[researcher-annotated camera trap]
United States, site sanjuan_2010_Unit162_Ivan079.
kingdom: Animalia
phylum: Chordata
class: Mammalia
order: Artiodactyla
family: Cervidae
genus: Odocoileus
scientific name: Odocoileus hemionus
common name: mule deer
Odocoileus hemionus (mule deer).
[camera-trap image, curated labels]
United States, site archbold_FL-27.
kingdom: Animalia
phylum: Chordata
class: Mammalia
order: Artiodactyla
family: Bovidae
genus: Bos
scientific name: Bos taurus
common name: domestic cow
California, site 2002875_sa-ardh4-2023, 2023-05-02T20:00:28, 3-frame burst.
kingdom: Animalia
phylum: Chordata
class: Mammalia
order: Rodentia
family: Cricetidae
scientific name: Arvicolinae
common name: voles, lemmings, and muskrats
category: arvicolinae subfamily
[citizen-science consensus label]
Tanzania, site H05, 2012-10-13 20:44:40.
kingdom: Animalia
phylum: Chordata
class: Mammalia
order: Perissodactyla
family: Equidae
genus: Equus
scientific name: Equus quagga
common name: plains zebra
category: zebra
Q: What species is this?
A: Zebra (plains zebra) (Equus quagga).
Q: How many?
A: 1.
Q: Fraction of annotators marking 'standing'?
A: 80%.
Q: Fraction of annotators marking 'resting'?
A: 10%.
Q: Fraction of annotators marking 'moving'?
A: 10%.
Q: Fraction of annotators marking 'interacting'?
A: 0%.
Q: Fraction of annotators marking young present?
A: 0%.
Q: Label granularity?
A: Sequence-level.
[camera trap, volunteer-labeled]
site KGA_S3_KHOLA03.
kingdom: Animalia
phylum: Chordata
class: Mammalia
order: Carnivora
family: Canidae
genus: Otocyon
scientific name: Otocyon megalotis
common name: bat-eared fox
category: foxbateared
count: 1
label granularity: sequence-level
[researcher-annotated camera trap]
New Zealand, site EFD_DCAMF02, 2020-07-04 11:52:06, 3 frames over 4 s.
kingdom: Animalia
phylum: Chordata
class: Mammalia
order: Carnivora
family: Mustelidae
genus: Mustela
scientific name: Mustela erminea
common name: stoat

########

▸ What needs to be done:
Give every entry again, exactly as it reads.

▸ Reply to the exercise:
[researcher-annotated camera trap]
United States, site sanjuan_2010_Unit162_Ivan079.
kingdom: Animalia
phylum: Chordata
class: Mammalia
order: Artiodactyla
family: Cervidae
genus: Odocoileus
scientific name: Odocoileus hemionus
common name: mule deer
Odocoileus hemionus (mule deer).
[camera-trap image, curated labels]
United States, site archbold_FL-27.
kingdom: Animalia
phylum: Chordata
class: Mammalia
order: Artiodactyla
family: Bovidae
genus: Bos
scientific name: Bos taurus
common name: domestic cow
California, site 2002875_sa-ardh4-2023, 2023-05-02T20:00:28, 3-frame burst.
kingdom: Animalia
phylum: Chordata
class: Mammalia
order: Rodentia
family: Cricetidae
scientific name: Arvicolinae
common name: voles, lemmings, and muskrats
category: arvicolinae subfamily
[citizen-science consensus label]
Tanzania, site H05, 2012-10-13 20:44:40.
kingdom: Animalia
phylum: Chordata
class: Mammalia
order: Perissodactyla
family: Equidae
genus: Equus
scientific name: Equus quagga
common name: plains zebra
category: zebra
Q: What species is this?
A: Zebra (plains zebra) (Equus quagga).
Q: How many?
A: 1.
Q: Fraction of annotators marking 'standing'?
A: 80%.
Q: Fraction of annotators marking 'resting'?
A: 10%.
Q: Fraction of annotators marking 'moving'?
A: 10%.
Q: Fraction of annotators marking 'interacting'?
A: 0%.
Q: Fraction of annotators marking young present?
A: 0%.
Q: Label granularity?
A: Sequence-level.
[camera trap, volunteer-labeled]
site KGA_S3_KHOLA03.
kingdom: Animalia
phylum: Chordata
class: Mammalia
order: Carnivora
family: Canidae
genus: Otocyon
scientific name: Otocyon megalotis
common name: bat-eared fox
category: foxbateared
count: 1
label granularity: sequence-level
[researcher-annotated camera trap]
New Zealand, site EFD_DCAMF02, 2020-07-04 11:52:06, 3 frames over 4 s.
kingdom: Animalia
phylum: Chordata
class: Mammalia
order: Carnivora
family: Mustelidae
genus: Mustela
scientific name: Mustela erminea
common name: stoat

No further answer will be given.